--- START PASSAGE PROVIDED ---

War Starring Jet Li and Jason Statham. Directed by Philip G. Atwell

So you’ve got a movie about Triads Vs. Yakuza starring the leads of Fist of Legend and The Transporter. This should be one of the coolest movies of the year. Instead, we get a picture with four short fights and a lot of talking. The film does have a ridiculous twist that almost makes it worth a rental, but it never resolves it into a satisfying conclusion. This is really just a gigantic waste of potential cool. Fortunately, War ended up being just the first half of a double feature I had on this particular Saturday.

The Bourne Ultimatum Starring Matt Damon and Albert Finney. Directed by Paul Greengrass.

I’m probably going to cover this film in depth in a column before too long, so I’ll just give you the short version. The Bourne Ultimatum is an absolutely terrific film. Taut on a level that I haven’t experienced in a while, there’s just no fat on this movie at all. This is basically just a chase scene that goes on for a couple of hours, never letting you catch your breath until you finally hear Moby’s familiar theme.

At first it’s a little jarring how Paul Greengrass shoots this ENTIRE movie in handheld, but after a while you realize that he does it on purpose. Every single scene in this movie has movement in it, even if its just the camera that’s moving. It’s that motif that keeps you on edge for the entire picture, a technique that Kurosawa employs in Seven Samurai.

--- END PASSAGE PROVIDED ---
--- START EXTRACTED ENTRIES ---

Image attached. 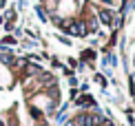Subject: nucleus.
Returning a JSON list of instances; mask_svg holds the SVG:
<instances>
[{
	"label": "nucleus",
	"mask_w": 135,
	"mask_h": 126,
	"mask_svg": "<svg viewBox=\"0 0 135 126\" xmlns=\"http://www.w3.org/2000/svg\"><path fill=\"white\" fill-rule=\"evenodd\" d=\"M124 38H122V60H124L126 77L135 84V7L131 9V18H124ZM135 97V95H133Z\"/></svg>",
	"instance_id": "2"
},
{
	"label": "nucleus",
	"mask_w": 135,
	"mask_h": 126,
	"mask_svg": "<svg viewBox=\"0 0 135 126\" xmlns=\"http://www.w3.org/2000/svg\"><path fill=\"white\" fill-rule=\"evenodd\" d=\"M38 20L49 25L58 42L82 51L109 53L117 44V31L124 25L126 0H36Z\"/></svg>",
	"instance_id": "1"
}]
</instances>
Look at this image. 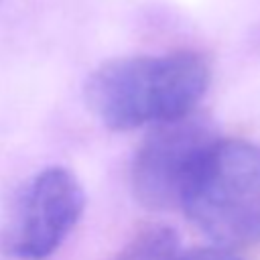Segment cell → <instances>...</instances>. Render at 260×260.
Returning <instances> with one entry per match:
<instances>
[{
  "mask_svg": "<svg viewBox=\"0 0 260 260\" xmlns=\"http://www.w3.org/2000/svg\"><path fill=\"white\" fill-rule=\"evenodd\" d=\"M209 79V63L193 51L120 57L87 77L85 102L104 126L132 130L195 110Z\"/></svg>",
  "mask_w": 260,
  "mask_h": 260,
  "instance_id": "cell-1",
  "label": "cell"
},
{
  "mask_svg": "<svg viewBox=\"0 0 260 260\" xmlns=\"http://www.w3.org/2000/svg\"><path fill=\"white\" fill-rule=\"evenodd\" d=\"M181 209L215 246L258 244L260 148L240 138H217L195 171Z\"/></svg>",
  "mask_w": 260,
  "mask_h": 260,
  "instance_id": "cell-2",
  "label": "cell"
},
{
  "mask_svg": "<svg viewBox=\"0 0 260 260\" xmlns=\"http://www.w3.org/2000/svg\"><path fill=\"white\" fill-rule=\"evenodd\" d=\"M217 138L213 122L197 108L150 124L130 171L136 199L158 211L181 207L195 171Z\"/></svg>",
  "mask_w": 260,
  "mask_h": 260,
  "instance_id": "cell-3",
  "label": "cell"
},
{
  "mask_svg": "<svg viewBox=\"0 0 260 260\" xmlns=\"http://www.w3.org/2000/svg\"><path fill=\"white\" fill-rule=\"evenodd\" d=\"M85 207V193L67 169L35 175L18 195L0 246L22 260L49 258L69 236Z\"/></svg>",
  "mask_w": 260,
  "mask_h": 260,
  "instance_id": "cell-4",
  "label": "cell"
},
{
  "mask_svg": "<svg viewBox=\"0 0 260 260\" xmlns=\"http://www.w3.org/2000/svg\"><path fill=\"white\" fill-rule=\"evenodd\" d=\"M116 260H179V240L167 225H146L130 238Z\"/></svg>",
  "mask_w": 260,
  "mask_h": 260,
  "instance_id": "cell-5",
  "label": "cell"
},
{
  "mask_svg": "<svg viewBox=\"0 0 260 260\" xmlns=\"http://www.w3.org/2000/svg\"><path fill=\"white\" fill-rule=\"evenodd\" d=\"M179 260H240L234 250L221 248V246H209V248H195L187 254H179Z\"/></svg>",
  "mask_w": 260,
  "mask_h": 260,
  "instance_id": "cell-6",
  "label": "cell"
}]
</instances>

--- END EXTRACTED ENTRIES ---
--- START EXTRACTED ENTRIES ---

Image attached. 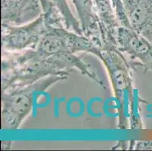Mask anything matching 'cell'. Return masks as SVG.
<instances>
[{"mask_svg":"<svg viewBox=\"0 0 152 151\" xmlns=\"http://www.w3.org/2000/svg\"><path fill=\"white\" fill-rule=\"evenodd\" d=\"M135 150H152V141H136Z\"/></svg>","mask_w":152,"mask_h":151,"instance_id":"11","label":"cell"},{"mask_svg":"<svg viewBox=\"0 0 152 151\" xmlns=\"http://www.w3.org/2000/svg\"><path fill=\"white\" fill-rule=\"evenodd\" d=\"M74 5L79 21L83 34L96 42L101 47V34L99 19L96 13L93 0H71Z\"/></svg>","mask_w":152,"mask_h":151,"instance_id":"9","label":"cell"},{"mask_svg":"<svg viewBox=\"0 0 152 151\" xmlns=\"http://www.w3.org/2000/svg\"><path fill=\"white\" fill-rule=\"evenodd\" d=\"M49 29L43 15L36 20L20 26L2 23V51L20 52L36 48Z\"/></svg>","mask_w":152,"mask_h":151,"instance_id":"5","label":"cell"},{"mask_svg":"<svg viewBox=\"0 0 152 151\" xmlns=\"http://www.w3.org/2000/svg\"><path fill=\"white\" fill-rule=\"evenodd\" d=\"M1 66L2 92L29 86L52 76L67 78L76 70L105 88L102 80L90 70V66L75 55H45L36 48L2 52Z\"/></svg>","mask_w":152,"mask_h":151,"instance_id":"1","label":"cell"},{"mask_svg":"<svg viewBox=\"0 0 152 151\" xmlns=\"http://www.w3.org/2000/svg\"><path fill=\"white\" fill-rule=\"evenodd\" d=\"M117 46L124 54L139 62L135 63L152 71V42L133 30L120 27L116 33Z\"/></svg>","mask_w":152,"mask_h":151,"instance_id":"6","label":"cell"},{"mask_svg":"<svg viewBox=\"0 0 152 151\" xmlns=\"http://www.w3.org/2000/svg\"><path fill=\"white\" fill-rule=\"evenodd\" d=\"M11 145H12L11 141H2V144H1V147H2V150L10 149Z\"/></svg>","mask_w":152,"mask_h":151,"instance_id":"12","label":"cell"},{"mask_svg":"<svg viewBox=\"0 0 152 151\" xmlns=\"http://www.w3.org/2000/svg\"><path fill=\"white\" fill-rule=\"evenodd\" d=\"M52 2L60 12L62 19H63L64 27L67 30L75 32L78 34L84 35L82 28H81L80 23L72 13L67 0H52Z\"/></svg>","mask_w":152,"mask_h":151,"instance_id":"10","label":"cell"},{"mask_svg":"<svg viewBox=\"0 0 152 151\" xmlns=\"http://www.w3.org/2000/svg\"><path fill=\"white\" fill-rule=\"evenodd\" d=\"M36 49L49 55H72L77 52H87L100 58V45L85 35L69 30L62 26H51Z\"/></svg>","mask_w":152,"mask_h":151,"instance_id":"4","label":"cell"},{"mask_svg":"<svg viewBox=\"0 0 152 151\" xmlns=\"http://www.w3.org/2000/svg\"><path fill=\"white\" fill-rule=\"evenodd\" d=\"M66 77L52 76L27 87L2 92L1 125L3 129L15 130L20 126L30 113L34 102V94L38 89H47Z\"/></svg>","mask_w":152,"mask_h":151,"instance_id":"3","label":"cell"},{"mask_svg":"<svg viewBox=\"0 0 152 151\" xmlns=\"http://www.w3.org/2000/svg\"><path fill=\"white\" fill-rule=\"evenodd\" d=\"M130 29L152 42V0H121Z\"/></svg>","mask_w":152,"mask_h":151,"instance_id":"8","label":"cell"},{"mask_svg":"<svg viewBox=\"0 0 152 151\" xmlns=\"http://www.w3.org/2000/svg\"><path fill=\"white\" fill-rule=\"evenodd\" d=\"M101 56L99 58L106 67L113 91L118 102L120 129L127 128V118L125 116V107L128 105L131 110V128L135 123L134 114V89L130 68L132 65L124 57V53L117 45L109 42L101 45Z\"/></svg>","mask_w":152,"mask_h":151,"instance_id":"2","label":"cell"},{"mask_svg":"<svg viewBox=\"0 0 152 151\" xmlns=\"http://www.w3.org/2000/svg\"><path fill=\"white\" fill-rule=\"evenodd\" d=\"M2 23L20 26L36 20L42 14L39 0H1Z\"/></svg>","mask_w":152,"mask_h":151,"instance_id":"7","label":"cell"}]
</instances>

--- END EXTRACTED ENTRIES ---

#### [EXERCISES TO COMPLETE]
1/ Answer these from the reviews of War and The Bourne Ultimatum:
(a) Who directed War?
(b) How many short fights does the reviewer say War contains?
(c) Whose familiar theme is heard at the end of The Bourne Ultimatum?
2/ Repeat the section of the reviews of War and The Bourne Ultimatum that begins at the words "So you’ve got" and stops after "this particular Saturday.".
3/ Pick up the reviews of War and The Bourne Ultimatum after their last sentence and keep writing.

#### [RESPONSE LIST]
1/
(a) Philip G. Atwell
(b) Four
(c) Moby's

2/
So you’ve got a movie about Triads Vs. Yakuza starring the leads of Fist of Legend and The Transporter. This should be one of the coolest movies of the year. Instead, we get a picture with four short fights and a lot of talking. The film does have a ridiculous twist that almost makes it worth a rental, but it never resolves it into a satisfying conclusion. This is really just a gigantic waste of potential cool. Fortunately, War ended up being just the first half of a double feature I had on this particular Saturday.

3/
Suffice it to say that The Bourne Ultimatum is one of the best movies of the summer. The final car chase is absolutely incredible, and the movie makes a great conclusion to one of the best movie trilogies of this decade. The film also made a great finale for week at the movies.

So at week’s end, I ended up seeing one of the greatest movies off all time, one classic blockbuster, one terrific popcorn flick, one truly mediocre popcorn flick and one of the worst remakes I’ve ever seen. Still, there are worse ways to spend a week. Sitting in a theater and taking in a movie is simply one of my favorite things to do in the whole world, and good or bad, this week ended up just reaffirming that love.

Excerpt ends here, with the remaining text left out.